The Blue Girl
were closed. A tear of canal water rolled down her cheek and disappeared into the tendrils of her hair.
    The men floated her across the water, barely touching her, and her hand slid from the milfoil as she drifted toward shore. More onlookers waded in and gently took the blue girl’s arms and legs and guided her in. A large angry-looking man with a fine ginger beard stooped and lifted her and she came free of the water’s surface. He turned and carried her to land, where an old woman laid a blanket on the ground. The big man set his burden down and stepped back. More blankets were produced for the dripping men as they emerged from the canal. Some of the women in the crowd made the sign of the cross, moving their fingers quickly from their foreheads to their lips and then their chests as they looked down on the dead girl.
    Kingsley held out a handful of pennies to the men, but none of them took their payment or even looked at him. Then the crowd broke and the onlookers began to drift away, disappearing in the morning fog, one after another, moving off to their homes and churches, and perhaps they had been changed. Kingsley, Fiona, and I were left alone with the dead girl.
    Her features were plain and her limp, dark hair splayed across the blanket, hanks of it falling across her forehead. Her sodden white gown did little to disguise the shape of her body, the darkness at the tips of her breasts and between her legs.
    “She’s lost a shoe,” I said.
    “Pardon?”
    “She’s only got one shoe.”
    It was true, the girl’s left foot was bare, but Kingsley shrugged off my observation. It was probably irrelevant. Kingsley’s daughter Fiona set her tablet on a patch of dewy grass and knelt by the body. She reached out and removed the shoe from the girl’s other foot. She pushed the soft pale legs together and pulled the girl’s dress down to cover her knees. I averted my eyes and found myself looking at the sketch on Fiona’s tablet.

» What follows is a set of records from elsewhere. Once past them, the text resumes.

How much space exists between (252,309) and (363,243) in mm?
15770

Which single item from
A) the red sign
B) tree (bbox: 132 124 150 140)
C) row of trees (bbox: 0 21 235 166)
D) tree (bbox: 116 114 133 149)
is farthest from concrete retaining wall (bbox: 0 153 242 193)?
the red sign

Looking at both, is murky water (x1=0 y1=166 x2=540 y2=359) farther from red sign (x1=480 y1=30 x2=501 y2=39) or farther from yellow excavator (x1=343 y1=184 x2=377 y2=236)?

Despite the speed with which I’d seen her draw it, the likeness was incredible; the position of each limb sketched out accurately, but with a sort of loose poetry of movement, as if the dead girl were dancing in air rather than floating. It seemed to me that Fiona had casually captured the girl’s absent soul.

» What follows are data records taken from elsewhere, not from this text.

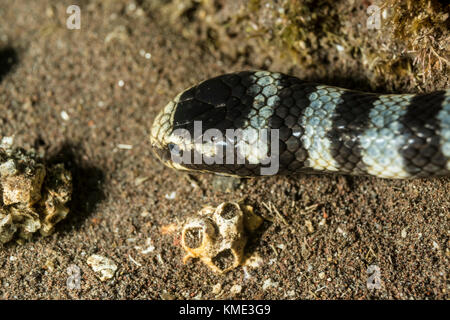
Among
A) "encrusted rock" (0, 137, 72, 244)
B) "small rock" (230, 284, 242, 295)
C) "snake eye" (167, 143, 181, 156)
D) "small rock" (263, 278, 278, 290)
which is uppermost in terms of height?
"snake eye" (167, 143, 181, 156)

    Fiona saw me staring at the tablet. She snatched it up and stood, clutching the tablet to her chest, hiding the sketch from view. She handed the girl’s shoe to her father and then looked away over the water, into the fog.
    Kingsley took the shoe and frowned at it. He shook it and turned it over and a small silver coin fell into his palm. I craned my neck to see. On the coin was a raised portrait of the young Queen Victoria. He turned it over. The words “six pence” were surrounded by a garland and topped with a crown.
    “A silver sixpence,” Kingsley said.
    “She was robbed,” I said. “She hid her sixpence away in her shoe so the thief wouldn’t get it, but he killed her anyway.”
    “That is a possibility.”
    “No,” Fiona said. She was still looking away from us, toward the muddy canal. “She was getting married. Silver sixpence in her shoe. It’s a superstition meant to bring good luck on her wedding day.”
    “Oh, of course,” I said. “I’ve heard that before.”
    “If she was a new bride,” Kingsley said, “that may give you a clue in trying to identify her, mightn’t it, Constable?”
    “It’s not much of a clue, but it’ll have to do, I suppose.”
    “It’s Sunday,” Fiona said.
    “Yes?”
    “If she got married yesterday, she’s already had all her bad luck at once.”
    “Whatever do you mean?”
    “The rhyme. The one about the days of the week. Saturday’s bad luck for a wedding.”
    “Luck is for people who don’t know any better,” Kingsley said. “We’ll need to transport this poor girl’s body to my laboratory.”
    “I’ll have some of the boys bring her around,” I said.
    “Please take care when moving her.”